_Task instructions_
Copy every one of the rows below word for word, leaving out the pictures.

_Data for review_
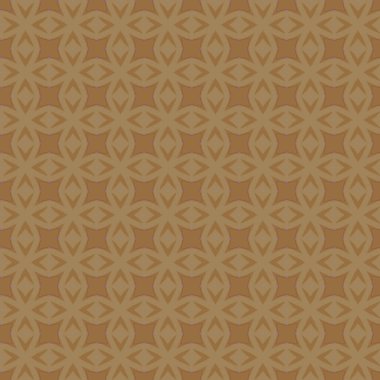 soyut süs baskısı, pürüzsüz kumaş arkaplan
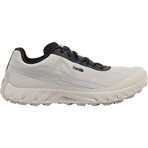 Women's // 002 Trail Running Shoe // Cinder (6)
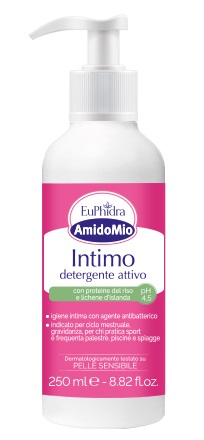 GetDoc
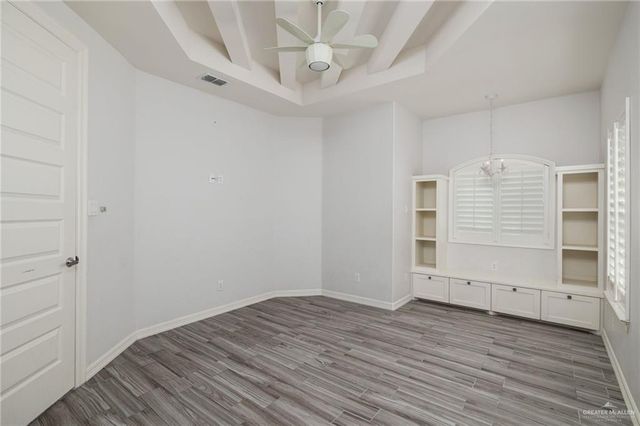 2306 W Holland Avenue, Edinburg, TX 78539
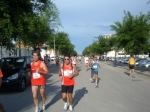 DSCF9321.jpg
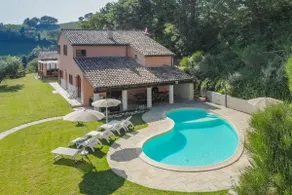 Villa Linda - Villa Linda 14 - Image 3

_Result of this exercise_
 soyut süs baskısı, pürüzsüz kumaş arkaplan
 Women's // 002 Trail Running Shoe // Cinder (6)
 GetDoc
 2306 W Holland Avenue, Edinburg, TX 78539
 DSCF9321.jpg
 Villa Linda - Villa Linda 14 - Image 3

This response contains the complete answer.